- [Texto fornecido]
----

O Presidente da República defendeu hoje o aprofundamento político da União Europeia através de reformas institucionais que incluam o fim da regra da unanimidade nalguns domínios e o reforço da sua autonomia em termos tecnológicos e energéticos.

No encerramento do Fórum La Toja, Vínculo Atlântico, na Fundação Calouste Gulbenkian, em Lisboa, António José Seguro considerou também que “a defesa europeia não pode continuar a ser uma caminhada lenta, baseada apenas em coligações de vontade”.

Segundo o chefe de Estado, “a União Europeia precisa de um arranjo institucional sólido, eficiente e com recursos adequados, que integre outras democracias, tais como o Reino Unido e a Noruega”.

“A primeira resposta que devemos à nossa geração é o aprofundamento político da União Europeia. Não num contexto burocrático, mas como um ato de vontade coletiva. Uma Europa com capacidade de decidir, de falar com uma voz credível em política externa, de mobilizar recursos à escala dos desafios que enfrenta”, afirmou.

António José Seguro defendeu que “isso exige reformas institucionais” há muito adiadas. “Exige superar o princípio da unanimidade em domínios onde a paralisia nos custa mais do que a decisão imperfeita”, acrescentou.

----

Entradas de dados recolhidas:

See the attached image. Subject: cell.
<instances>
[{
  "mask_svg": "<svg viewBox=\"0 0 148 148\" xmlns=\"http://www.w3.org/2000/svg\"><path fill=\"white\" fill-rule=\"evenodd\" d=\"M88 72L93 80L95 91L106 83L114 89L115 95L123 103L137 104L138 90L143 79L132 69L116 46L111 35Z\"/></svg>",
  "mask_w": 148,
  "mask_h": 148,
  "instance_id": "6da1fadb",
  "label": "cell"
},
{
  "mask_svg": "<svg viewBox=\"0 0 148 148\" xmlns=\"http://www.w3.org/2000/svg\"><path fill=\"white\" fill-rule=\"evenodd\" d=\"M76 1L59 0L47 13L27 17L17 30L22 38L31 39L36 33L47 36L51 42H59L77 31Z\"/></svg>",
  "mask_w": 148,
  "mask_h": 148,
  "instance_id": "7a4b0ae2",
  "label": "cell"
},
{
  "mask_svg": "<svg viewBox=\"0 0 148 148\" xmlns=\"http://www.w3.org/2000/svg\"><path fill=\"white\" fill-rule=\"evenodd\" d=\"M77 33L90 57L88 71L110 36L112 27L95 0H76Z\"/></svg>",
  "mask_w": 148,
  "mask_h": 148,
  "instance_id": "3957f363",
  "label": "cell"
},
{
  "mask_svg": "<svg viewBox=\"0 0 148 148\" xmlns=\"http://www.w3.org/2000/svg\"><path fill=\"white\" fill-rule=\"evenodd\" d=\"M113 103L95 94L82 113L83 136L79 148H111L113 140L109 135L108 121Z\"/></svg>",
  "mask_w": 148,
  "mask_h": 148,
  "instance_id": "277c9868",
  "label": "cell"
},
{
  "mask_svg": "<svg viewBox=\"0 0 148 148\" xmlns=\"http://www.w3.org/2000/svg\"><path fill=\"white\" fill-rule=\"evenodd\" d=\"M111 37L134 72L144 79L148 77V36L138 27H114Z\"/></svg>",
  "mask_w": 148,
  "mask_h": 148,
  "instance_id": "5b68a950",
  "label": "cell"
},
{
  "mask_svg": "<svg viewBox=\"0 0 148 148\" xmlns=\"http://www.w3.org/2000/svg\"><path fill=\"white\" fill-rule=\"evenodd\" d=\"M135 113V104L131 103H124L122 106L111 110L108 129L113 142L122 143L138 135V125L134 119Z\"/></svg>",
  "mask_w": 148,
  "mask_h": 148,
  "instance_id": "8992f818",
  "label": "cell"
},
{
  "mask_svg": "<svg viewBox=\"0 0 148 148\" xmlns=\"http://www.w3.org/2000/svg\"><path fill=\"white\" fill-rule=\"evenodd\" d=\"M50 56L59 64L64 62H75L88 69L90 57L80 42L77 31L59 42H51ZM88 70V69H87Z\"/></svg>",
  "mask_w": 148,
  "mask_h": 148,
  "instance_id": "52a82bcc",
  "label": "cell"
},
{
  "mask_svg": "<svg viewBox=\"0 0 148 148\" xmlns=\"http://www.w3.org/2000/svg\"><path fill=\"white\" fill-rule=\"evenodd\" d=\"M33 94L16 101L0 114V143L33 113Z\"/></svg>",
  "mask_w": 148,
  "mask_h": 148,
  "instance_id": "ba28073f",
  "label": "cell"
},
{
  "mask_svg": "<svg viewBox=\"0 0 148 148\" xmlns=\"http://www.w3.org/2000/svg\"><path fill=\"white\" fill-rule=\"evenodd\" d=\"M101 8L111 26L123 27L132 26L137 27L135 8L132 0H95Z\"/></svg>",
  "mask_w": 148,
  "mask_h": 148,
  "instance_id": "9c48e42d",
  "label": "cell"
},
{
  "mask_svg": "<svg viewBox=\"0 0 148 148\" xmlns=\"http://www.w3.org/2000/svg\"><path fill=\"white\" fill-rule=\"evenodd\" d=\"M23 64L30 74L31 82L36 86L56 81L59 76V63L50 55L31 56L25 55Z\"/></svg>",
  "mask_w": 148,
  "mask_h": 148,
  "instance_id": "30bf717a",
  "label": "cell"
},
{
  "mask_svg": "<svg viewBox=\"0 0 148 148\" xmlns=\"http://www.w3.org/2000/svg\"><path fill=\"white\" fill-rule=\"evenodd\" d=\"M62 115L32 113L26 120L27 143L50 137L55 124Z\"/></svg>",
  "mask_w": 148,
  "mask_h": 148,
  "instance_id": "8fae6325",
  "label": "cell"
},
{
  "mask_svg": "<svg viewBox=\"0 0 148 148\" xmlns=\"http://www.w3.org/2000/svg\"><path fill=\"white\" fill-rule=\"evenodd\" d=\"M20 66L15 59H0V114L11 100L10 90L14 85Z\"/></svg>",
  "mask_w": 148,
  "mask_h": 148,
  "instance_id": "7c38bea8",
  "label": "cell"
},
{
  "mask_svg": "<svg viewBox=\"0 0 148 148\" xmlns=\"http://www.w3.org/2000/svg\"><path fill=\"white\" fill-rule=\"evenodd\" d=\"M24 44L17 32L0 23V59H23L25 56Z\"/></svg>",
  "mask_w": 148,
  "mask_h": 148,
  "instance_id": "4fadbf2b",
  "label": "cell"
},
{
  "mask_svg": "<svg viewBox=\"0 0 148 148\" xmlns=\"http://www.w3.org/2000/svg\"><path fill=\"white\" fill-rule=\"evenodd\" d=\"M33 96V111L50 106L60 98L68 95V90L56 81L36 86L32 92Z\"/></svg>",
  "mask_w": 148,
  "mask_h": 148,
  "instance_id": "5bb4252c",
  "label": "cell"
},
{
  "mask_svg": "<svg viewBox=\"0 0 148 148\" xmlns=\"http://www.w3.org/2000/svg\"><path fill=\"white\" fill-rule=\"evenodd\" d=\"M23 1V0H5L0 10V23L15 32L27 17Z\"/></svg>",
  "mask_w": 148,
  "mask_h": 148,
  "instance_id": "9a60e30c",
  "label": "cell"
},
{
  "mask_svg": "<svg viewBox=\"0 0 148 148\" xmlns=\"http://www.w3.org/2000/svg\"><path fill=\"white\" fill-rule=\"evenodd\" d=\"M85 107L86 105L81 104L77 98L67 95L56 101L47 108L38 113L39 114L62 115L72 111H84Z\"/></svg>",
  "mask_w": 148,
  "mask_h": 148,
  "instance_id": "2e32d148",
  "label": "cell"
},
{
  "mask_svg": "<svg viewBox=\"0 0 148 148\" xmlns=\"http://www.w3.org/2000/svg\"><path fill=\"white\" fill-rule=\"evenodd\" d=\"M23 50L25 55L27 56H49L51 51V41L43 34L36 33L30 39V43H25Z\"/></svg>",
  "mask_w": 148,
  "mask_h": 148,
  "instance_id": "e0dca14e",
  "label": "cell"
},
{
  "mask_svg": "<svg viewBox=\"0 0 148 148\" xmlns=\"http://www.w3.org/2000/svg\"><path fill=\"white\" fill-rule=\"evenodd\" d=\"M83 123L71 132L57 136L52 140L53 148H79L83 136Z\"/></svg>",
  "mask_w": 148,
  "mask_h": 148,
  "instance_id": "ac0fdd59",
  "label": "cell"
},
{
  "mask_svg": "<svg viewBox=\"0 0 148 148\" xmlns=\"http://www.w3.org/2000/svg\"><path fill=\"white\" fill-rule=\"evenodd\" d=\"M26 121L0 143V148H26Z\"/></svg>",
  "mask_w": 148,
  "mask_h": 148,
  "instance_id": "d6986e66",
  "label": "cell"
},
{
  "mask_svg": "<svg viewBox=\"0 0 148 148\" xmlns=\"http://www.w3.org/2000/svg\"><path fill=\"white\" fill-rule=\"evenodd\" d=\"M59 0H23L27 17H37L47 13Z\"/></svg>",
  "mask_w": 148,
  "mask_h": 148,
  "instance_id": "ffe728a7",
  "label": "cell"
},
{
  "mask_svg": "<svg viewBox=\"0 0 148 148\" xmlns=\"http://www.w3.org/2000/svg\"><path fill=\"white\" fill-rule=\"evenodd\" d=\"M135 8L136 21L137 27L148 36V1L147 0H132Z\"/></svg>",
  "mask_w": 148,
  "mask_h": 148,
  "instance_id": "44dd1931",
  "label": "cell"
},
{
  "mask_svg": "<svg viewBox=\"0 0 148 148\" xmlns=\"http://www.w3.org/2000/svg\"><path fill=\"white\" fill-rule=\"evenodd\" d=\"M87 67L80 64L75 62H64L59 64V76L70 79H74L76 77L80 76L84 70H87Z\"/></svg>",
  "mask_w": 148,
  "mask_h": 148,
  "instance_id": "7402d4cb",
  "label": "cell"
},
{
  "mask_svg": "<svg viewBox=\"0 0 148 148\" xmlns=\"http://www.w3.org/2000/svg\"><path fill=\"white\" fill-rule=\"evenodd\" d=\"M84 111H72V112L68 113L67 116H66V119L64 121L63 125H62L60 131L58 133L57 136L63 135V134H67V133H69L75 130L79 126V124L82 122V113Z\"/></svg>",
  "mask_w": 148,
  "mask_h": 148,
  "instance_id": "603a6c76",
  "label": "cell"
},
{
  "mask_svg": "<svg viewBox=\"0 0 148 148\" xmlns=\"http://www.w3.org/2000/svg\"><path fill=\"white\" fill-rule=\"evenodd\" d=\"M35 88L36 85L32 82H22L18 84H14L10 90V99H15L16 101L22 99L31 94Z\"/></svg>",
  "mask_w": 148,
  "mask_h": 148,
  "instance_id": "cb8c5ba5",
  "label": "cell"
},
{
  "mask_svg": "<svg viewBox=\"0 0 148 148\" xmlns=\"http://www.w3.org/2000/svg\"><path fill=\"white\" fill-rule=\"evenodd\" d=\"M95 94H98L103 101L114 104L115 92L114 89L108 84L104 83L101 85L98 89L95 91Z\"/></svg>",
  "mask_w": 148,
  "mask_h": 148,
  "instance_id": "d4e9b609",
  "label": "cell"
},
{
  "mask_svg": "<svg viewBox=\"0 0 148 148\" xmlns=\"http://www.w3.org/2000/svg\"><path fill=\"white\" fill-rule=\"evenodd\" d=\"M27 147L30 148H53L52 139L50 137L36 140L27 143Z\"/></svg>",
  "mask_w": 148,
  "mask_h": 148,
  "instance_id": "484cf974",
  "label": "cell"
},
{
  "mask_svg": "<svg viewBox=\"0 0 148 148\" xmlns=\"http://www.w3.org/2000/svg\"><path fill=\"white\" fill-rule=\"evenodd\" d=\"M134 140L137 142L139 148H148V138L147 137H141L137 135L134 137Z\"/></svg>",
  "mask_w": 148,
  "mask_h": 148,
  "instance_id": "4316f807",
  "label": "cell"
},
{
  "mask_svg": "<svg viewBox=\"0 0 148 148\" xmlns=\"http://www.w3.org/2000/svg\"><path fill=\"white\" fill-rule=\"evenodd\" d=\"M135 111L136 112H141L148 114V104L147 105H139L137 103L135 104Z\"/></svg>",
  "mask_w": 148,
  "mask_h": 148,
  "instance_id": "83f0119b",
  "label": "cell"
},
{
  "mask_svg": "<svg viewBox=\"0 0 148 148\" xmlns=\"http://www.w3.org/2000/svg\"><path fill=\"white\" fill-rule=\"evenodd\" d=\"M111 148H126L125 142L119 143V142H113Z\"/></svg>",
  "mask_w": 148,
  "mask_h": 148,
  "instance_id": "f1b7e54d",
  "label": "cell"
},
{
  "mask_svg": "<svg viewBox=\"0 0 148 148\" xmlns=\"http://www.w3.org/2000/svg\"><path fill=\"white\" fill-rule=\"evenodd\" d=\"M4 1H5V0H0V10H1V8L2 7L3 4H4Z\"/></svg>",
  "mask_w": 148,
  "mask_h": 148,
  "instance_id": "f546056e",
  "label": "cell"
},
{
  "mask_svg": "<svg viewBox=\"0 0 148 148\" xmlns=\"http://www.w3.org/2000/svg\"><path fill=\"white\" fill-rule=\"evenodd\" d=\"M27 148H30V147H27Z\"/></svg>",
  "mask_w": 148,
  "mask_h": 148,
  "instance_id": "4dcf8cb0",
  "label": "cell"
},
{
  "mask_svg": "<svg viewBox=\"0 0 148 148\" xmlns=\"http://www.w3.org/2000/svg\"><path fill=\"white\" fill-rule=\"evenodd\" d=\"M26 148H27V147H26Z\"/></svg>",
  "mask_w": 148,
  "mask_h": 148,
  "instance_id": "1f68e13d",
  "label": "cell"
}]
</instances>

----

- [Item da tarefa A]
Reescreva o trecho do texto fornecido que começa nas palavras "O Presidente da" e termina depois de "tecnológicos e energéticos.", trocando "autonomia" por "independência".
- [Item da tarefa B]
Segundo o texto fornecido, em que termos o Presidente da República defendeu o reforço da autonomia da União Europeia?
- [Item da tarefa C]
Indique se cada afirmação está de acordo com o texto fornecido, citando as palavras que o decidem: (i) O Presidente da República falou no encerramento do Fórum La Toja, em Lisboa. (ii) António José Seguro defendeu que a defesa europeia deve continuar a basear-se apenas em coligações de vontade. (iii) O chefe de Estado referiu o Reino Unido e a Noruega como democracias a integrar num arranjo institucional.
Os dados não têm qualquer relação com o texto fornecido.

- [Resposta esperada A]
O Presidente da República defendeu hoje o aprofundamento político da União Europeia através de reformas institucionais que incluam o fim da regra da unanimidade nalguns domínios e o reforço da sua independência em termos tecnológicos e energéticos.

- [Resposta esperada B]
Em termos tecnológicos e energéticos.

- [Resposta esperada C]
(i) Sim: "No encerramento do Fórum La Toja, Vínculo Atlântico, na Fundação Calouste Gulbenkian, em Lisboa".
(ii) Não: "a defesa europeia não pode continuar a ser uma caminhada lenta, baseada apenas em coligações de vontade".
(iii) Sim: "que integre outras democracias, tais como o Reino Unido e a Noruega".